Tape Letters from the Waiting Room

Psyché Tropes / TROPES007 / LP / DL

 
Mark Vernon’s expanded soundtrack to the award-winning film by Steven McInerney. Heavyweight vinyl mastered by Rashad Becker. Comes with a 12-inch 16mm strip of found footage from the film.

An existential drama exploring the universal themes of death and rebirth. Tape Letters from the Waiting Room is an experiment in film archaeology and magnetic memory as it navigates past life experiences. Shifting in succession from the mundane to the metaphysical, the film is composed of extant 16mm found footage from the past century. The original soundtrack by Mark Vernon encompasses a rich collection of domestic tape recordings; audio letters, dictated notes, found sounds and other lost voices.

Available to buy here.

All tracks composed and recorded by Mark Vernon.
Mastered by Rashad Becker.
Lacquer cut by Ruy Mariné at Dubplates & Mastering.
Artwork and design by Steven McInerney.

Screenings:
IKLECTIK, TROPES007 Album Launch (Extended cut with live Soundtrack) January 2022
Istanbul International Experimental Film Festival (In Competition, Turkey) November 2021
MICE – 16ª Mostra Internacional de Cinema Etnográfico (Official Selection, Spain) April 2021
9th International Video Poetry Festival (Official Selection, Greece) June 2021
ULTRAcinema 20 (Official Selection, Mexico) November 2020
Proceso de Error 2020 (In Competition, Chile) October 2020
Family Film Project #9 (Honorable Mention, Premiere. Portugal) October 2020
The Delaware Road (Pre-release, extended cut with live Soundtrack) August 2019

Reviews:

“A world in motion where eroded reels and manipulations create intense affecting mindscapes…”
Daniel Crokaert, Unfathomless

“Disembodied voices, ambiguous fragmented stories from abandoned tapes, backwards tapes and chilling atmospheric moments, all amounting to a suitably unsettling sojourn in this strange world that lies beyond the Veil of Tears. … although this LP is thrillingly weird, what comes over in the final analysis is a sense of longing, regret, nostalgia for the past, and sympathy for our dead relatives and forebears, some of whom appear wreathed in misery and trapped in an endless loop of reliving their past sins. Vernon has consistently exhibited this compassion and warmth, this connection to humanity, throughout all of his unique work, and this is further evidence of it.”
Ed Pinsent, Sound Projector (June 2023)


Reviews in Full

“More enjoyable to my macabre ears is Tape Letters From The Waiting Room (PSYCHÉ TROPES TROPES007). Even before you play it, you can tell from that title alone, and the eerie cover image, that we’re pretty much getting a semi-occult transmission here, messages from the beyond, delivered by séance and psychic forces. Vernon’s music here was composed as the soundtrack to a film created by Steven McInnery, a cinematic work which received several citations at experimental film festivals in 2020 and 2021, and was apparently made entirely by splicing together segments of found 16mm footage. McInnery intended to author an “existential drama” and explicitly wanted to explore themes of “death and rebirth” with his edits. I never saw the movie, but it’s evident that Vernon’s sounds here are in total sympathy with the project, taking the listener directly into a strange, spooked-out paranormal world from the instant the stylus hits the grooves. Disembodied voices, ambiguous fragmented stories from abandoned tapes (see Time Deferred, above), backwards tapes and chilling atmospheric moments, all amounting to a suitably unsettling sojourn in this strange world that lies beyond the Veil of Tears. Even Vernon’s track titles are evocative and poetic, for instance ‘A Photograph of a Photograph’ alluding to the mysteries that can be induced by the mechanics of refilming (and indeed reprocessing magnetic tapes, a process that he knows so well); or ‘Beforetime Guests’, a very lyrical way of alluding to the dead visitors arriving at the séance in the form of floating ghastly heads or ectoplasmic manifestations.

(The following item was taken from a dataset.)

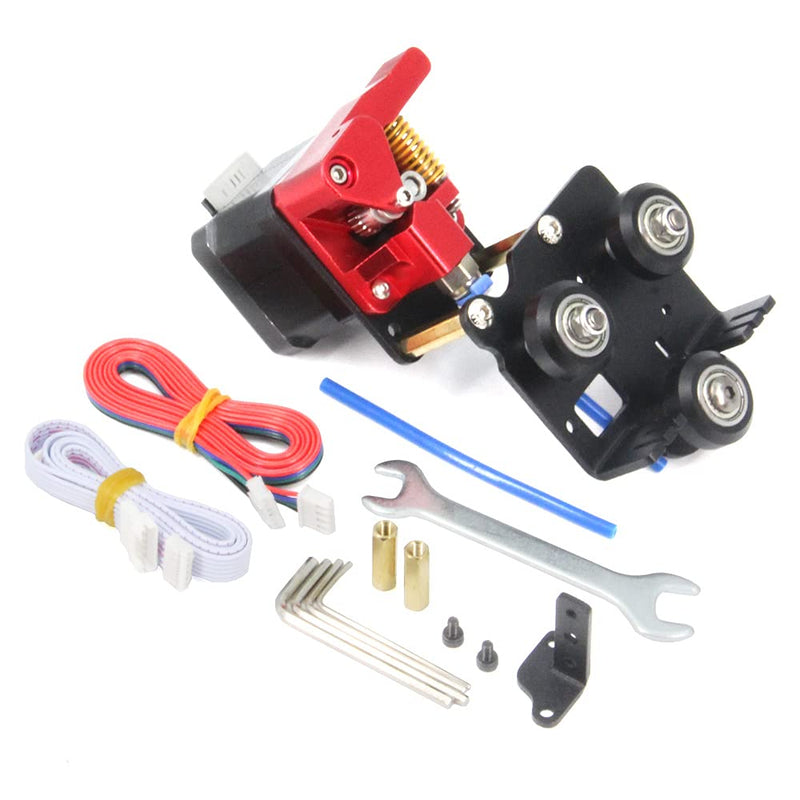 Direct Drive Dual Gear Extruder with Pulleys Upgrade Support Plate with Motor Kit Easy Print Flexible Filaments for Ender 3 V2 Ender 3series CR-10series(Dual Extruder Support Motor Kit) Dual Extruder Support Motor Kit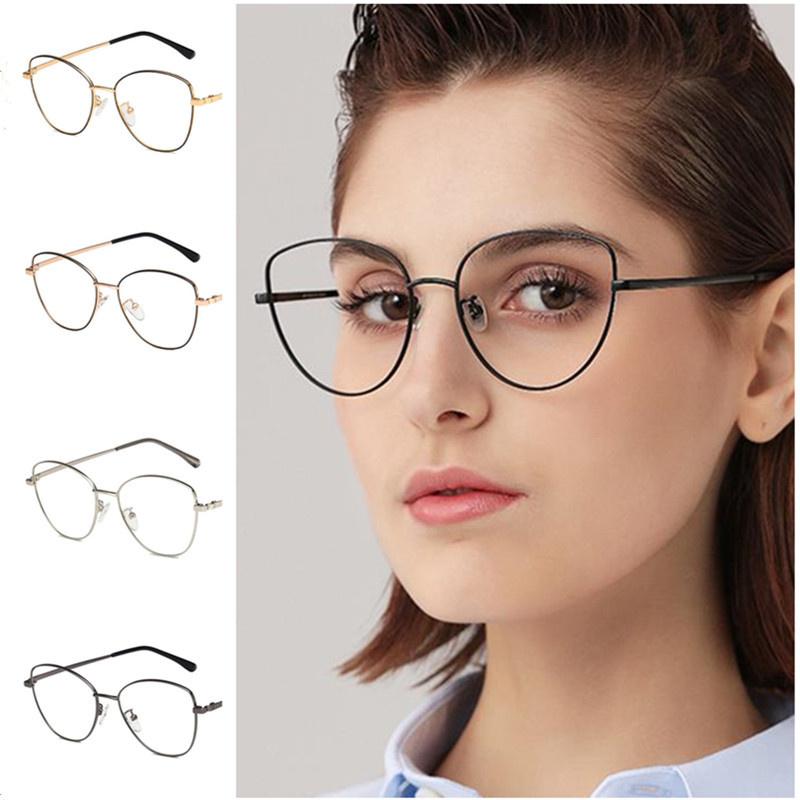 

Sunglasses Fashion Anti-Blue Light Optical Glasses Unisex Eyeglasses Anti-UV Spectacles Cat Eye Eyewear Alloy Frame Goggle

In my mind I can’t help connecting this LP to certain records by the Italian artiste Simon Balestrazzi, who has likewise revealed a penchant for the supernatural and the occult in his work, using the tape machine and processed drones as his private portal to visit the “other side”; one excellent example (and a favourite of mine) is the Candor Chasma collaboration, a very evocative set in which it appeared to be possible to travel time to visit certain famous mystics and visionaries of the past. However, Mark Vernon might not exhibit the exact same relish for the supernatural; although this LP is thrillingly weird, what comes over in the final analysis is a sense of longing, regret, nostalgia for the past, and sympathy for our dead relatives and forebears, some of whom appear wreathed in misery and trapped in an endless loop of reliving their past sins. Vernon has consistently exhibited this compassion and warmth, this connection to humanity, throughout all of his unique work, and this is further evidence of it. Vinyl release; issued with a section of 16mm film in the sleeve. Scry your own copy with a magnifying glass to reveal your own personal ghosts lurking in the frames.”